I need to calculate variable Nfj in the following equation:

ea_M = (sf/E)*(2*Nfj)^b + ef*(2*Nfj)^c

so that it is equal to 4 different values of ea: 5.0900e-04, 4.3626e-04, 3.6358e-04, and 2.9084e-04. The results should be 4 values of Nfj which should be stored in results. I am rounding because I think that it is not possible to calculated exactly equal values of ea, without rounding the equality would always be false.

I wrote for it this code, but it does not work as expected: the script runs for a very long time without any results. How can I fix it to work correctly?

sf = 882.07;
ef = 0.59;
b = -0.102969;
c = -0.58;
E = 210000;
ea = [5.0900e-04; 4.3626e-04; 3.6358e-04; 2.9084e-04]

for pos = 1:length(ea)
  for Nfj = 1e3:10:1e12
    ea_M = (sf/E)*(2*Nfj)^b + ef*(2*Nfj)^c;
    if  round(ea_M * 10^5)/10^5 == round(ea(pos) * 10^5)/10^5;
      disp(ea_M)
      disp(Nfj)
      results(pos) = Nfj;
    end
  end
end

Solution

  • You are trying every 10th value, from 103 to 1012: there are 1011 values here to try! This is of course a lot. You will be searching for ever, and you might skip the actual value that would make the equality true.

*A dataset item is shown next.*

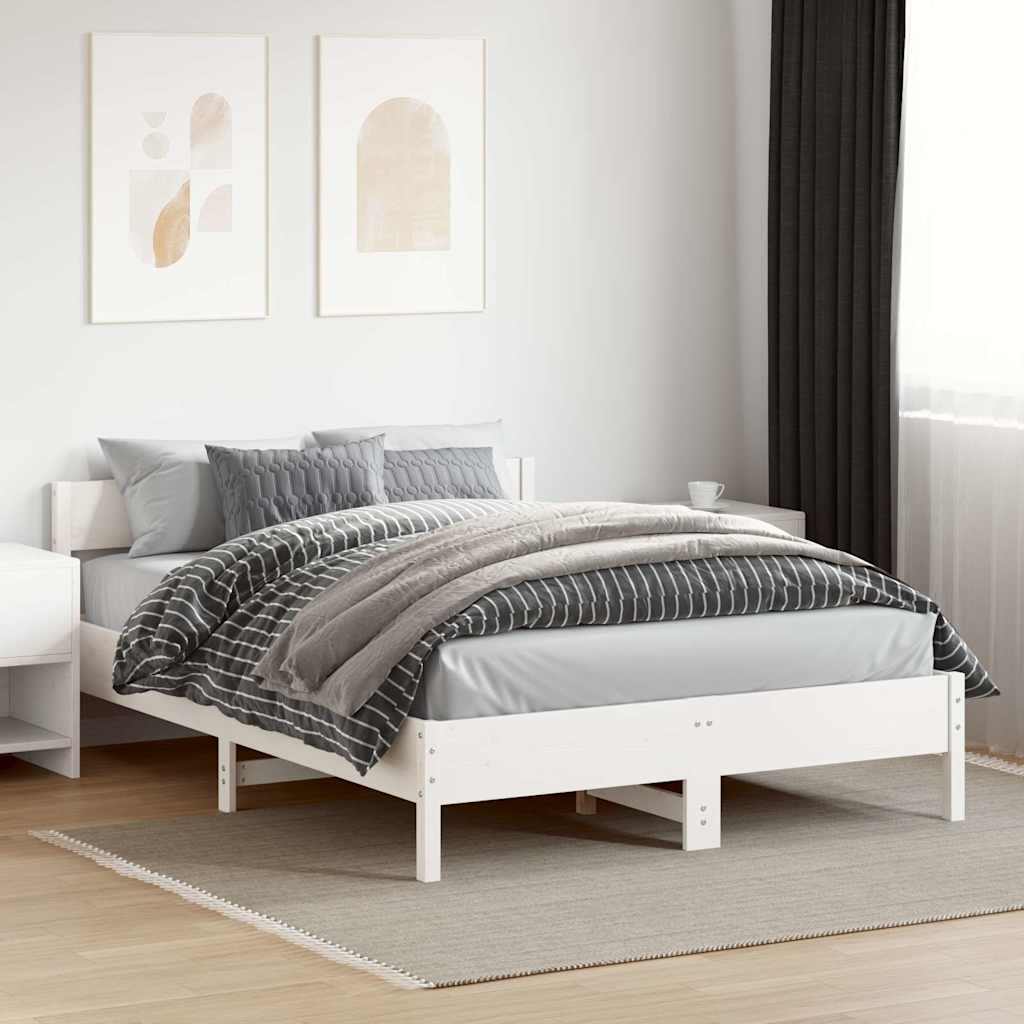 vidaXL Cadru de pat fără saltea, alb, 120x200 cm, lemn masiv pin vidaXL Cadru de pat fără saltea, alb, 120x200 cm, lemn masiv pin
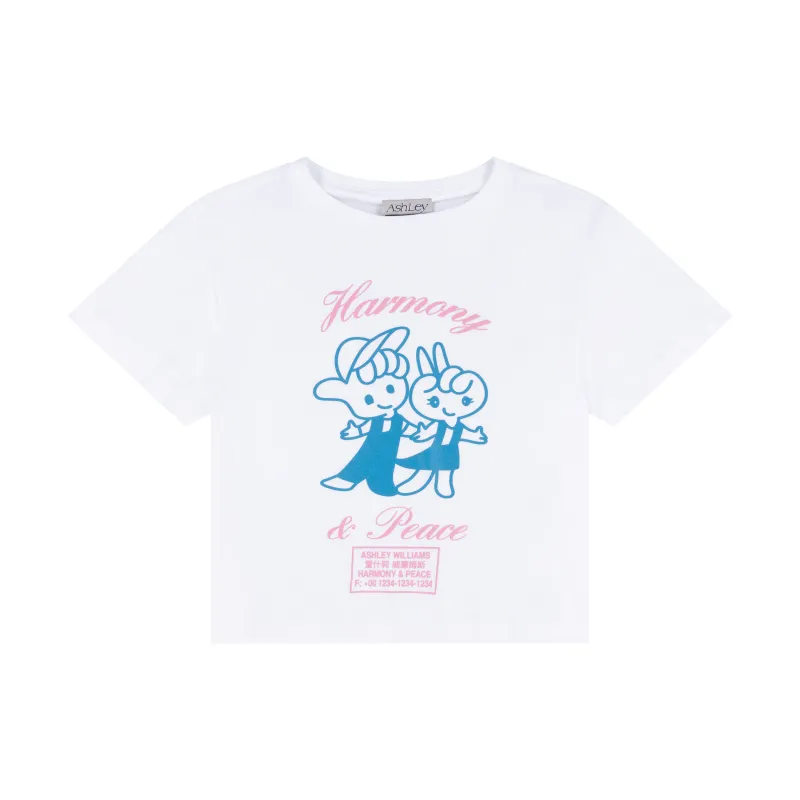 CROPPED T-SHIRT / HARMONY & PEACE - WHITE sold by Ashley Williams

    If you are not able to solve the equation manually, you can use a numerical solver. Let's first print the function:

    sf = 882.07;
    ef = 0.59;
    b = -0.102969;
    c = -0.58;
    E = 210000;
    
    ea_M = @(Nfj) (sf/E)*(2*Nfj).^b + ef*(2*Nfj).^c;
    
    Nfj = logspace(3,12,1000);
    plot(Nfj, ea_M(Nfj))
    set(gca, 'xscale', 'log')
    

    plot generated by code above

    It looks like this function is nicely monotonic, and the four values you are looking for are in the interval of 103 to 1012 you were searching. To find where it equals one of your values, we can subtract that value and find where it equals zero. You can very quickly narrow down your search if you start at a point where the function is larger than zero, and one where it is smaller than zero. You halve the interval every time, keeping the half of the interval that contains the zero crossing. The fzero function does just this.

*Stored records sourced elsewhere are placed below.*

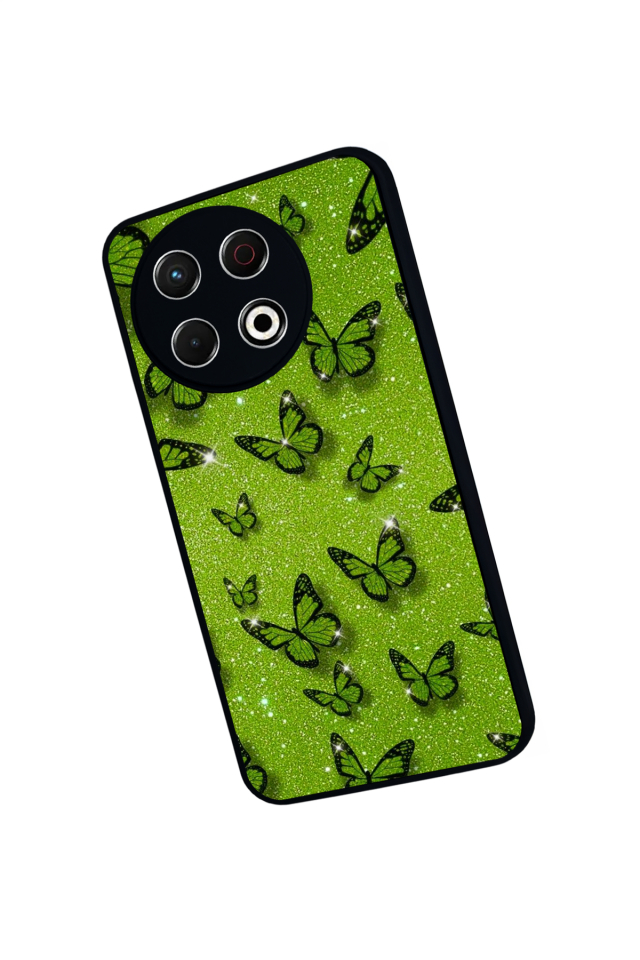 Tecno Spark 30 Pro Uyumlu Kelebek Tasarımlı Glossy Premium Kılıf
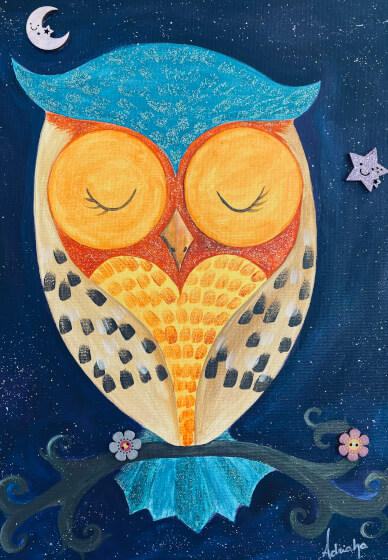 Nighttime Owl Acrylic Painting Workshop
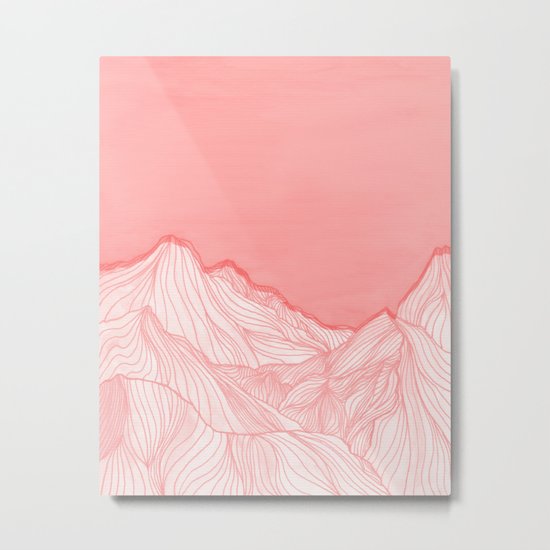 Lines in the mountains - pink Metal Print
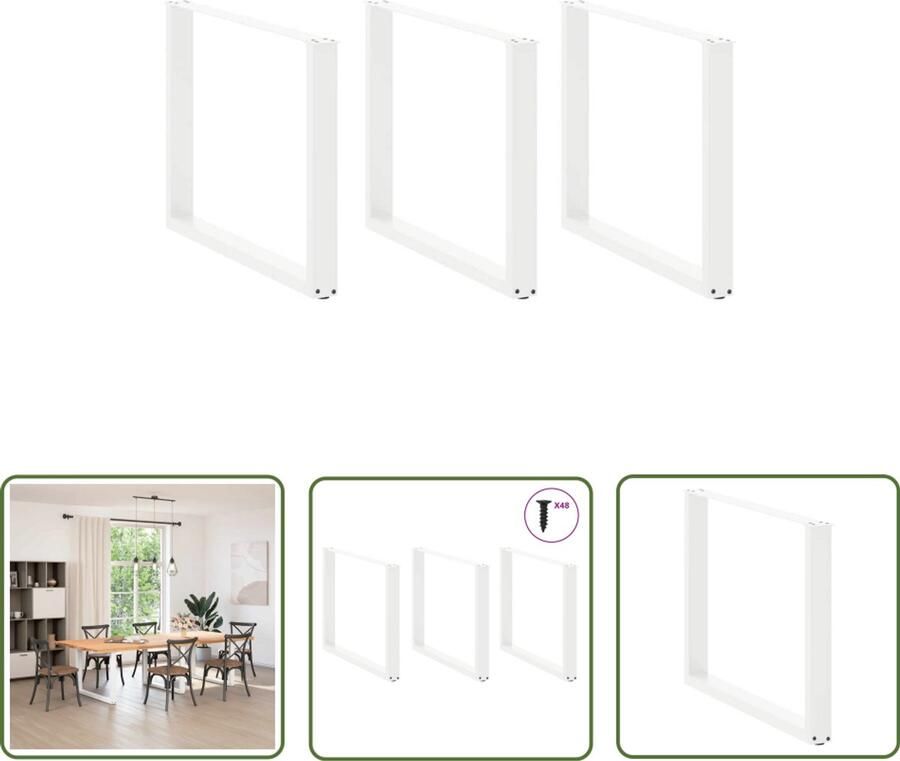 The Living Store Eettafelpoten 2 st U-vormig 100x(72-73) cm staal wit Eettafelpoten Eetkamerstoel Tafelvoet Metalen Tafelpoot Witte Tafelpoot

    ea = [5.0900e-04; 4.3626e-04; 3.6358e-04; 2.9084e-04];
    results = zeros(size(ea));
    for pos = 1:numel(ea)
       results(pos) = fzero(@(Nfj) ea_M(Nfj) - ea(pos), [1e3,1e12]);
    end
    results
    

    In MATLAB, this code runs in a small fraction of a second and outputs:

    results =
    
       1.0e+10 *
    
        0.0429
        0.1849
        1.0627
        9.1919
    

    and ea_M(results) - ea is approximately zero.

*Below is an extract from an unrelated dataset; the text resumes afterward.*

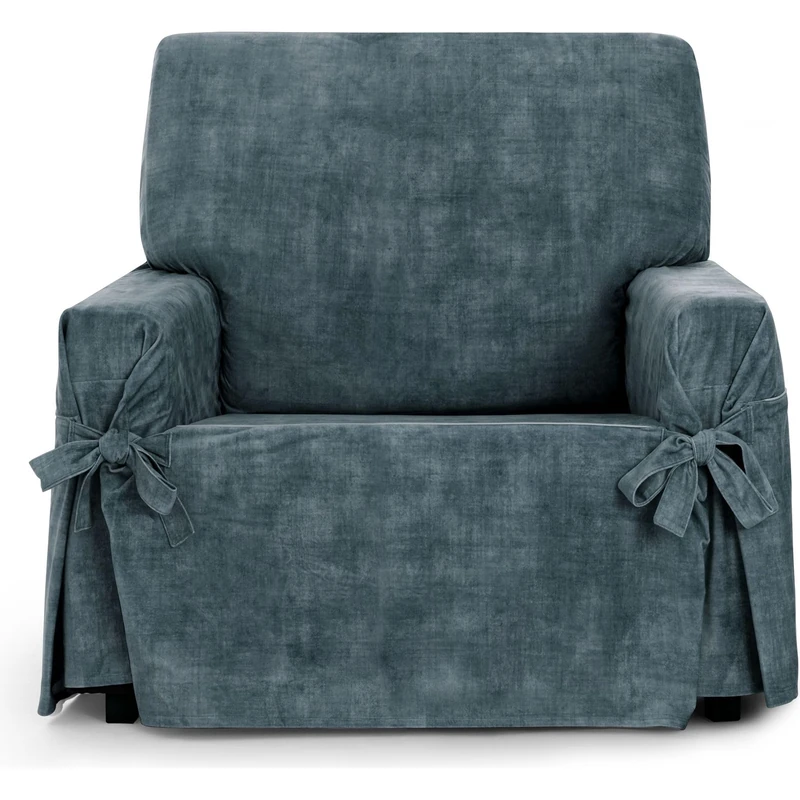 ECOMMERC3 | 1 Seater Sofa Cover in Non-Elastic Velvet Fabric – Blue Sofa-Cover Soft to the Touch with Stain Resistant Finish and Adjustment with Decorative Ties - Image 1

    A few notes on the code I posted here:

    1. ea_M is defined as an anonymous function. This makes it easier to reuse the expression, rather than writing it over and over again. I replaced ^ with .^ to allow this function to do the computation on an array of Nfj values at once, rather than only single values. This is necessary for the fzero call.

    2. I plotted the function on a logarithmic scale, because this function calls for that. The same is not true for all functions.

    3. I preallocated the results array, you should avoid increasing the size of an array in a loop.